## DATA ROWS
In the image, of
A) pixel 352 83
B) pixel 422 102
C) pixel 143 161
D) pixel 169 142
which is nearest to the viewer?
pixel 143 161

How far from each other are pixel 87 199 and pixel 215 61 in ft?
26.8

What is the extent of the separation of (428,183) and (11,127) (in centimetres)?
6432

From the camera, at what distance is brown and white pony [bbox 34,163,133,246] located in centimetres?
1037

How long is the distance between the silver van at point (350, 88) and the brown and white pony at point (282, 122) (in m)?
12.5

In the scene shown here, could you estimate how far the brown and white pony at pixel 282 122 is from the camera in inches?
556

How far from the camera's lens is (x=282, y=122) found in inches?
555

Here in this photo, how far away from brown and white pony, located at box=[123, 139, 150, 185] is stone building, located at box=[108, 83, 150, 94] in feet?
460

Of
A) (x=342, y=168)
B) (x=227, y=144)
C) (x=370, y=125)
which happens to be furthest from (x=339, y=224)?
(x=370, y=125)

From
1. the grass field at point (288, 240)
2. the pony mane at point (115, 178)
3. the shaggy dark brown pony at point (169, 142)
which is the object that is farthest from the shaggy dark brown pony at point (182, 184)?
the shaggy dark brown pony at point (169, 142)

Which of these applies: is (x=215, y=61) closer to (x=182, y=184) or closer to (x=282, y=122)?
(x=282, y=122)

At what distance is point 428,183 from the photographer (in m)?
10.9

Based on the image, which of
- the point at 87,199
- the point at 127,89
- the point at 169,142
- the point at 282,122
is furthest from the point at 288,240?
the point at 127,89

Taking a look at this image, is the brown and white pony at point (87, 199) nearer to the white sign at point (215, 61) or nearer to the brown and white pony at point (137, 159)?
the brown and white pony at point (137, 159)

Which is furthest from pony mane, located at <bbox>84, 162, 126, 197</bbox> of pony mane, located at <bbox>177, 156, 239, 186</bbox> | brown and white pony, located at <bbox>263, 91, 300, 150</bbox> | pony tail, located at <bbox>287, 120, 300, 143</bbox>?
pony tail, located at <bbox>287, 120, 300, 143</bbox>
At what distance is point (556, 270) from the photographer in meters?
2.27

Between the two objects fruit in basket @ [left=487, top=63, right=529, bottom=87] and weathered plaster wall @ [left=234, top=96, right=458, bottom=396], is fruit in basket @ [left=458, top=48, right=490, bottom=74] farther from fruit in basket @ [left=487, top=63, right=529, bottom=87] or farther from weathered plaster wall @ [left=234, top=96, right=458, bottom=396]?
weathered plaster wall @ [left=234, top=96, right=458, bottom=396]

## TASK DESCRIPTION
Render every line of the rows above as a JSON list of strings, one string per line, leaving out the blank lines.

## RESULT OF THIS EXERCISE
[
  "In the image, of",
  "A) pixel 352 83",
  "B) pixel 422 102",
  "C) pixel 143 161",
  "D) pixel 169 142",
  "which is nearest to the viewer?",
  "pixel 143 161",
  "How far from each other are pixel 87 199 and pixel 215 61 in ft?",
  "26.8",
  "What is the extent of the separation of (428,183) and (11,127) (in centimetres)?",
  "6432",
  "From the camera, at what distance is brown and white pony [bbox 34,163,133,246] located in centimetres?",
  "1037",
  "How long is the distance between the silver van at point (350, 88) and the brown and white pony at point (282, 122) (in m)?",
  "12.5",
  "In the scene shown here, could you estimate how far the brown and white pony at pixel 282 122 is from the camera in inches?",
  "556",
  "How far from the camera's lens is (x=282, y=122) found in inches?",
  "555",
  "Here in this photo, how far away from brown and white pony, located at box=[123, 139, 150, 185] is stone building, located at box=[108, 83, 150, 94] in feet?",
  "460",
  "Of",
  "A) (x=342, y=168)",
  "B) (x=227, y=144)",
  "C) (x=370, y=125)",
  "which happens to be furthest from (x=339, y=224)?",
  "(x=370, y=125)",
  "From",
  "1. the grass field at point (288, 240)",
  "2. the pony mane at point (115, 178)",
  "3. the shaggy dark brown pony at point (169, 142)",
  "which is the object that is farthest from the shaggy dark brown pony at point (182, 184)?",
  "the shaggy dark brown pony at point (169, 142)",
  "Which of these applies: is (x=215, y=61) closer to (x=182, y=184) or closer to (x=282, y=122)?",
  "(x=282, y=122)",
  "At what distance is point 428,183 from the photographer (in m)?",
  "10.9",
  "Based on the image, which of",
  "- the point at 87,199",
  "- the point at 127,89",
  "- the point at 169,142",
  "- the point at 282,122",
  "is furthest from the point at 288,240?",
  "the point at 127,89",
  "Taking a look at this image, is the brown and white pony at point (87, 199) nearer to the white sign at point (215, 61) or nearer to the brown and white pony at point (137, 159)?",
  "the brown and white pony at point (137, 159)",
  "Which is furthest from pony mane, located at <bbox>84, 162, 126, 197</bbox> of pony mane, located at <bbox>177, 156, 239, 186</bbox> | brown and white pony, located at <bbox>263, 91, 300, 150</bbox> | pony tail, located at <bbox>287, 120, 300, 143</bbox>?",
  "pony tail, located at <bbox>287, 120, 300, 143</bbox>",
  "At what distance is point (556, 270) from the photographer in meters?",
  "2.27",
  "Between the two objects fruit in basket @ [left=487, top=63, right=529, bottom=87] and weathered plaster wall @ [left=234, top=96, right=458, bottom=396], is fruit in basket @ [left=458, top=48, right=490, bottom=74] farther from fruit in basket @ [left=487, top=63, right=529, bottom=87] or farther from weathered plaster wall @ [left=234, top=96, right=458, bottom=396]?",
  "weathered plaster wall @ [left=234, top=96, right=458, bottom=396]"
]